January 23, 2012 § Leave a comment

I feel happy.

I feel comfortable and at ease.

I feel different.

And for possibly, one of the first times in my life, I feel like everything is falling into place. Like this is where I am supposed to be, and this is what I’m supposed to be doing.

Falling in love every day.

And I feel so blessed. To know that I love and that I am loved. To know that I have a family now, that is separate from the one that I was given. To know that I am finally happy.

I am lucky.

I am thankful.

I am deserving.

Twenty Eleven.

January 14, 2012 § Leave a comment

In 2011, I stopped trying to bend and manipulate myself into these molds that people were making for me. With that, came some heart break, some fear, and some self exploration. Oh, and some disappointments. Because I suppose that making myself into the kind of person that I wanted to become, meant having certain expectations for the people around me. Meant believing that I was surrounding myself with the most positive of people. The kind of people that would treat me the way that I became so deserving of.

But things never work out that way. You love people so much that making excuses for them, becomes second nature. And there comes a point when you don’t even realize that you are doing that, at all. When your heart disconnects from your mind, and you’re left oblivious of the way that you truly feel.

I’ve felt betrayed. I’ve felt heart break that follows me around the world. I’ve felt worried that I wasn’t enough for someone else.

That I wasn’t good enough.

Lines of data
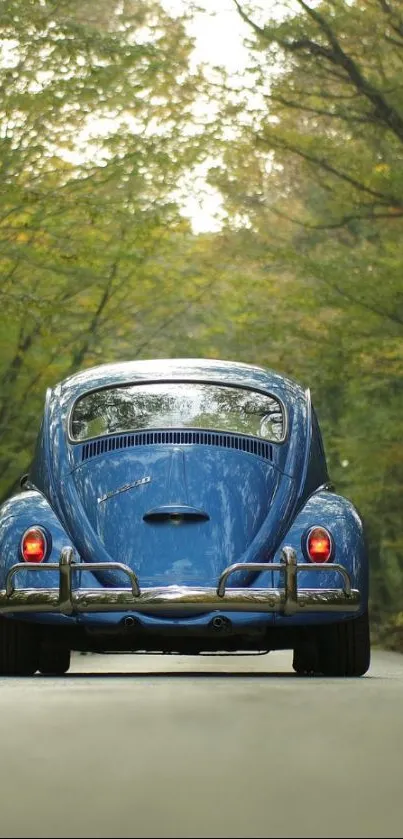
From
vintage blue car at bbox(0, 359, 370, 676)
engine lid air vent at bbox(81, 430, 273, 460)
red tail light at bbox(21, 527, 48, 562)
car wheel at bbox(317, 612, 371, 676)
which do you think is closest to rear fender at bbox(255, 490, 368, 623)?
vintage blue car at bbox(0, 359, 370, 676)

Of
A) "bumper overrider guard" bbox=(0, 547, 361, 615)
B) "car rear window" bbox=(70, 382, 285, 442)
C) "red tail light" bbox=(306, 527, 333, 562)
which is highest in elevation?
"car rear window" bbox=(70, 382, 285, 442)

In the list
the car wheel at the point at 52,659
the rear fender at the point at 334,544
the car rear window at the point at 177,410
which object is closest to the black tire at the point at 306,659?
the rear fender at the point at 334,544

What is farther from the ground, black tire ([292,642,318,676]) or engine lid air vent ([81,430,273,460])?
engine lid air vent ([81,430,273,460])

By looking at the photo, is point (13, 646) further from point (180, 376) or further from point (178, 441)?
point (180, 376)

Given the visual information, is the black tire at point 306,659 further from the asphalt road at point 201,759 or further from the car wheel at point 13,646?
the car wheel at point 13,646

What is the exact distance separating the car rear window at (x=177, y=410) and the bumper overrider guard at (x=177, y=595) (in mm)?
1208

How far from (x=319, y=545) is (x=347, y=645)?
0.71 metres

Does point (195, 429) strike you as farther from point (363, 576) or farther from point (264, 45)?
point (264, 45)

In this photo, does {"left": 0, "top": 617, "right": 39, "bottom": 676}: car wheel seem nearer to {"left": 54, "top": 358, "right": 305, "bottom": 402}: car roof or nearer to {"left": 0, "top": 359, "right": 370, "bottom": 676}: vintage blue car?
{"left": 0, "top": 359, "right": 370, "bottom": 676}: vintage blue car

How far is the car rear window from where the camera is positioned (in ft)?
39.0

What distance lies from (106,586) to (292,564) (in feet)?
3.76

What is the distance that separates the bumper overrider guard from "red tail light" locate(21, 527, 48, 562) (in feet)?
0.45

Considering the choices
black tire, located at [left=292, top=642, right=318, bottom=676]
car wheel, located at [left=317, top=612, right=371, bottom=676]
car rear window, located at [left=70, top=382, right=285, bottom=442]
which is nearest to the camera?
car wheel, located at [left=317, top=612, right=371, bottom=676]

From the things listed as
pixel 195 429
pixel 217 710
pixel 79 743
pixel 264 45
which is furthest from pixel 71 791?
pixel 264 45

» **WORK TO COMPLETE**
1. Pick out each line of the entries that contains the word "black".
2. Extend the blog post, picking up after its final line.
These entries have no connection to the blog post.

» **ANSWERS TO THE EXERCISES**
1.
which object is closest to the black tire at the point at 306,659?
What is farther from the ground, black tire ([292,642,318,676]) or engine lid air vent ([81,430,273,460])?
Given the visual information, is the black tire at point 306,659 further from the asphalt road at point 201,759 or further from the car wheel at point 13,646?
black tire, located at [left=292, top=642, right=318, bottom=676]

2.
But then I started looking around. At the way that I make people feel. At the lies that I refuse to tell, and the love that I so easily give away. And I realized that it doesn’t really matter what other people think. Because I look at myself in the mirror every single day, and I see such a beautiful woman. No longer a scared, unimportant, little girl. A woman. And she is the best person that I could ever have hoped to become.

I’m proud of who I am. I’m deliriously happy with the things that I am going to accomplish. And I don’t need anything else. Because eventually, the people in your life, stop trying to impress you. They forget about the romance. They forget about what made you fall in love with them, as a person, in the first place. Eventually, they become resigned in the fact that you will love them.

And being the person that I am, I will love them. I will believe in them. I will support them and show them everything I see.

That is what makes me so beautiful.

That is what keeps me alive.

Goodbye 2011.

January 1, 2012 § Leave a comment

I don’t regret anything about 2011. I don’t believe in regrets. But this year did teach me to be so thankful to the people that stuck around. And to be appreciative to all the love and opportunity that has been given to me. And although sometimes I wish I would have been better to people in my past, if I were, maybe I wouldn’t be sitting here today. At this computer. So many miles away from everything I know.

And I’m so amazed at the ways that I’ve changed this year. At the things that I’ve forgiven and for the things that I’ve been forgiven for. Which I think have shaped me into the kind of woman that I have always wanted to be.

The beauty and the chaos were everything I have ever wanted. And I got them. And now things are able to slow down. I am able to slow down.

I am able to trust and love and be loved. I am able to live.

2011 made me stronger and more self aware. It taught me to fight for what I want, and to never accept less than that. It taught me to be good to myself and the people that deserve the same from me. It taught me to apologize for bad behavior, but to never apologize for being me.

It taught me to become the kind of person that can be counted on. Loyal and deserving. Kind and trusting.

2011 made me happy.

2011 gave me awful truths and beautiful lies. But it gave me love.

And I couldn’t be happier with the place that I am at right now. With the people that are surrounding me.

I am so lucky.

Let’s see what you got, 2012.

xoxo.

Remember me?!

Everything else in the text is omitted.